FINRA -- $600,000 fine for failure to secure over 1M records
On February 17, 2011, the Financial Industry Regulatory Authority (FINRA) -- the largest independent regulator for all securities firms doing business in the United States -- imposed fines of $600,000 against a securities firm, Lincoln Financial Securities, Inc. and its affiliate, Lincoln Financial Advisors Corporation. FINRA alleged that the firms failed to adequately protect customer information, including by failing to require brokers working remotely to install security software on personal computers used to conduct securities business. FINRA found that for extended periods of time (between two and seven years) the firms’ employees were able to access customer account records through any Internet browser by using shared login credentials. According to FINRA, between 2002 and 2009, more than one million customer records were accessed through the use of shared user names and passwords. FINRA found that the firms did not have policies or procedures to monitor the distribution of the shared credentials, and were unable to track how many or which employees gained access to the customer information during this extended period security vulnerability. FINRA determined that these failures put at risk confidential customer information, including names, addresses, social security numbers, account numbers, account balances, birth dates, email addresses and transaction details. FINRA also found that the firms did not have procedures to disable or change the shared user names and passwords on a recurring basis even after an employee had been terminated. This prevented the firms from determining whether former employees continued to access confidential customer information using the shared credentials.

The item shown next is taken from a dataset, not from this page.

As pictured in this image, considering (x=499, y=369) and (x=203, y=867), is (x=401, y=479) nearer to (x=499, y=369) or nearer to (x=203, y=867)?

In assessing sanctions, FINRA took into consideration the firms’ efforts to notify all customers whose account information was or may have been exposed and the firms' offer to the customers of credit monitoring and restoration services for a period of one year.
Action Item:
With privacy enforcement on the rise, it is not worth the financial and reputational risk to wait for a breach, an enforcement action or a critical media report before establishing a robust privacy and information security governance program. If your organization does not have such a program in place, now is the time to act. Legal compliance function, vendor management and appropriate privacy and information security provisions in vendor and customer agreements are just a few of the hallmarks of a program that could have helped avoid these enforcement actions.